2. Qu’est-ce qu’être chrétien implique réellement pour la vie de tous les jours? Trouvons la réponse dans les paroles même du Seigneur : « Si quelqu’un vient à moi sans me préférer à son père, sa mère, sa femme, ses enfants, ses frères et sœurs, et même à sa propre vie, il ne peut pas être mon disciple » (Lc 14, 26). Ces propos de Jésus sont effrayants. Ils rebutent. Est-il en train de nous demander de briser égoïstement nos liens de famille ? C’est le contraire qu’il nous recommande. Pour Jésus, les relations humaines sont importantes (l’amour filial, conjugal, fraternel), mais elles doivent être animées et traversées par l’amour absolu de Dieu. Le Seigneur cherche donc à sublimer nos relations humaines, grâce à notre attachement indéfectible au Dieu d’amour.
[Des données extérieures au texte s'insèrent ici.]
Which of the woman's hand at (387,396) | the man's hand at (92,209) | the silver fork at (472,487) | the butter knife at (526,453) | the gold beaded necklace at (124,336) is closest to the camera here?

3. Le Seigneur dit aussi : « Celui qui ne porte pas sa croix pour marcher à ma suite ne peut pas être mon disciple » (Lc 14, 27). Deux choses sont à noter ici : « porter la croix » et « marcher à la suite de Jésus ». La croix est l’expression ultime de l’amour de Dieu pour les hommes. Être capable de la porter, c’est se rendre disponible à être, pour les hommes de notre temps, le signe de l’amour éternel du Père ; c’est aussi indiquer que le salut est déjà offert à tous. Il est plus question d’amour que de renoncement ici. Tout celui qui porte une croix se met à la suite de Jésus, le premier à l’avoir fait. Autrement dit, si notre vie est confrontée à diverses épreuves ou difficultés, regardons le Seigneur qui marche devant nous portant sa croix. L’aventure de la foi est onéreuse, nous prévient Jésus. Elle exige au chrétien de prendre le temps de s’asseoir pour évaluer l’investissement que cela implique (cf. Lc 14, 28-33).

4. Pour que nous soyons les disciples de ton Fils, tu exiges de nous, Seigneur, un amour sans partage et un renoncement total. Ce que nous sommes incapable de faire par nous-mêmes, que ta grâce nous donne la force : alors nous pourrons porter notre croix et marcher à la suite du Christ.